(Saved data entries)
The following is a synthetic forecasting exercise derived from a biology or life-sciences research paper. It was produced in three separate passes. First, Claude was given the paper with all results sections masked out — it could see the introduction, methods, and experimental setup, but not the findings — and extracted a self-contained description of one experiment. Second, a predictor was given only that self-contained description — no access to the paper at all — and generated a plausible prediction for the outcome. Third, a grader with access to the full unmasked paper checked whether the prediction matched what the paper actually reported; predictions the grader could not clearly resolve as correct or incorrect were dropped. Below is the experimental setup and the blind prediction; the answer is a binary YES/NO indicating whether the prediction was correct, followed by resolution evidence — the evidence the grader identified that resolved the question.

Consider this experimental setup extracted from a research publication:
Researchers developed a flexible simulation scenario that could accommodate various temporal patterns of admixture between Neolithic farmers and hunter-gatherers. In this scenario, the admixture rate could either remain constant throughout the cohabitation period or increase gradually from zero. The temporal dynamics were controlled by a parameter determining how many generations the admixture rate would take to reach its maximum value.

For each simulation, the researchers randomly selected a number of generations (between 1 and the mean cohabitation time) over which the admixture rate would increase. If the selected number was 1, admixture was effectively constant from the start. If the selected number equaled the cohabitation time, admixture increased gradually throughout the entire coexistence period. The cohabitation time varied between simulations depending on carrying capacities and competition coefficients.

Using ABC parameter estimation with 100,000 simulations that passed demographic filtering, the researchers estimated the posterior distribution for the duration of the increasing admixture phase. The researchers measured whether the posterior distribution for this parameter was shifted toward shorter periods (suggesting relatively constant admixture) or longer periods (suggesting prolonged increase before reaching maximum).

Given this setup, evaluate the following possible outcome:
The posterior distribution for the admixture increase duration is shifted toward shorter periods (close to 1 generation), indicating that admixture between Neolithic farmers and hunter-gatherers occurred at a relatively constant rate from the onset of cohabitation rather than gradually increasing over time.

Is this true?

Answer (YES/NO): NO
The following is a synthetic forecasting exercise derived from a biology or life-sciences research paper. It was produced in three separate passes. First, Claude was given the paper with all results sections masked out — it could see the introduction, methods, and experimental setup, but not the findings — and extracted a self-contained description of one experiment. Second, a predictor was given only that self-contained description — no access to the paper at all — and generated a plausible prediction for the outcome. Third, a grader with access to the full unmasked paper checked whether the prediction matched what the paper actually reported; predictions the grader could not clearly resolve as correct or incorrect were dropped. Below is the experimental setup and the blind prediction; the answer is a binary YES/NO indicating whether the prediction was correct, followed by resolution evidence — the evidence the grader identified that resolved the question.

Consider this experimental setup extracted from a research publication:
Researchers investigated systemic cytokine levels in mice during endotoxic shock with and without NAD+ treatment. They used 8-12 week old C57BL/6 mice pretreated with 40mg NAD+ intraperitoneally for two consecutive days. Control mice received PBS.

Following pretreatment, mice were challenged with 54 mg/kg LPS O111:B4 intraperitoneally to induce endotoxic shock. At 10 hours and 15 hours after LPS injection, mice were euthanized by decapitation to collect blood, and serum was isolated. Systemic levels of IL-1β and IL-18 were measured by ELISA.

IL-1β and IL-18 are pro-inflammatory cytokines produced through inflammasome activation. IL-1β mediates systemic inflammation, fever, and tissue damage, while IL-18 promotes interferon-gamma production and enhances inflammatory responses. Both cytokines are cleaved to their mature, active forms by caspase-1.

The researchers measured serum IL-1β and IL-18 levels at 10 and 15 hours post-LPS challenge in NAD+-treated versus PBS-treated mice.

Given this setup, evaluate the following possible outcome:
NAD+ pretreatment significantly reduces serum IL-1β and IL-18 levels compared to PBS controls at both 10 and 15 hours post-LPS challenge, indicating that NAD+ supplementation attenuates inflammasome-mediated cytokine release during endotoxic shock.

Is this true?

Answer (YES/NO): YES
==
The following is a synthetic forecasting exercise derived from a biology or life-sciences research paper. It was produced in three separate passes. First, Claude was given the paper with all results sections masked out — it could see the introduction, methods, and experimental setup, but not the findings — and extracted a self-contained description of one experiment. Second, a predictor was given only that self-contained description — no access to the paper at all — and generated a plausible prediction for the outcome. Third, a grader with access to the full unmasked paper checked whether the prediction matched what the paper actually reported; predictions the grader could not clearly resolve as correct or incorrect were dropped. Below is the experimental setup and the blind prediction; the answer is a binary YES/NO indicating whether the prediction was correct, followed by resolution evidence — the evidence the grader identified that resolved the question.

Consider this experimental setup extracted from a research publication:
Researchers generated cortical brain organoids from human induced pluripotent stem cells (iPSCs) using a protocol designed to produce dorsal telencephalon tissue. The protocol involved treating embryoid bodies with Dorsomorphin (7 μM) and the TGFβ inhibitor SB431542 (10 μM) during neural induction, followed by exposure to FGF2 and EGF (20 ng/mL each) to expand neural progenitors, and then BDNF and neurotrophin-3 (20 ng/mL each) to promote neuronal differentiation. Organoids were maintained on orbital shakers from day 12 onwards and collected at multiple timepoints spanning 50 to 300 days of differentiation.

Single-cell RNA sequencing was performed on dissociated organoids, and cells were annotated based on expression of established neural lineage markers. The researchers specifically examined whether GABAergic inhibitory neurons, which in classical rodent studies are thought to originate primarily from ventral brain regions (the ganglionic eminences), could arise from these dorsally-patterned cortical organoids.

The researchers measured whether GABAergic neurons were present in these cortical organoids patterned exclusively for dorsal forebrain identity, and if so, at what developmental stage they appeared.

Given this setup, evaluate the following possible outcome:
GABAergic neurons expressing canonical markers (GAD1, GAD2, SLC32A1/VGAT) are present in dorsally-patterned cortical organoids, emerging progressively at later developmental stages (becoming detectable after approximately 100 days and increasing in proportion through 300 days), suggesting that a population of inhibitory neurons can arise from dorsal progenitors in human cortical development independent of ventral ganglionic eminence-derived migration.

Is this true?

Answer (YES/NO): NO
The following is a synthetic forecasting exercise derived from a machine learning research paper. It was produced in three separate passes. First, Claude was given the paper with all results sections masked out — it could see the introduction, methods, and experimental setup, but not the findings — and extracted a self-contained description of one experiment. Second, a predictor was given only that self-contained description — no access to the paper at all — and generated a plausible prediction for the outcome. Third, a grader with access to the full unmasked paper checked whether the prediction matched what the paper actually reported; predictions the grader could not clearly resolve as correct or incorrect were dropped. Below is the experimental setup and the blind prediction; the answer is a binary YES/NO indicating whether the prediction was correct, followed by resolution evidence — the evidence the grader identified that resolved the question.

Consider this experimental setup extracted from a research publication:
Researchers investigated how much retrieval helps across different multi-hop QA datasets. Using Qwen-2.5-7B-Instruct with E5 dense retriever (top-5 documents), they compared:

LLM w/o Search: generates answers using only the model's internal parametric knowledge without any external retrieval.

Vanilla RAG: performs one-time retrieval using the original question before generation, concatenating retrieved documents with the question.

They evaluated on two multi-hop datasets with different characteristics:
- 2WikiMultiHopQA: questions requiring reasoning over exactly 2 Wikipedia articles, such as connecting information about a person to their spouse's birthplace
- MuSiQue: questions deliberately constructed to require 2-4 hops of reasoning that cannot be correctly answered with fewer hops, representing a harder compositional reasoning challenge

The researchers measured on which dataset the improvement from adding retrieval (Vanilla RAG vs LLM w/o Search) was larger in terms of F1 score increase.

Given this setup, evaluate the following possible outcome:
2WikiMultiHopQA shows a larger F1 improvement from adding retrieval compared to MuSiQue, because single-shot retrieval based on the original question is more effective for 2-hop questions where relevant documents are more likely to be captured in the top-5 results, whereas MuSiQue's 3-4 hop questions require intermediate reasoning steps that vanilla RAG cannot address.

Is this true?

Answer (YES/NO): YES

## EXERCISE REQUIREMENTS
Where does "hunter" appear in the records above? Copy every line that has it.

## EXPECTED ANSWER
Researchers developed a flexible simulation scenario that could accommodate various temporal patterns of admixture between Neolithic farmers and hunter-gatherers. In this scenario, the admixture rate could either remain constant throughout the cohabitation period or increase gradually from zero. The temporal dynamics were controlled by a parameter determining how many generations the admixture rate would take to reach its maximum value.
The posterior distribution for the admixture increase duration is shifted toward shorter periods (close to 1 generation), indicating that admixture between Neolithic farmers and hunter-gatherers occurred at a relatively constant rate from the onset of cohabitation rather than gradually increasing over time.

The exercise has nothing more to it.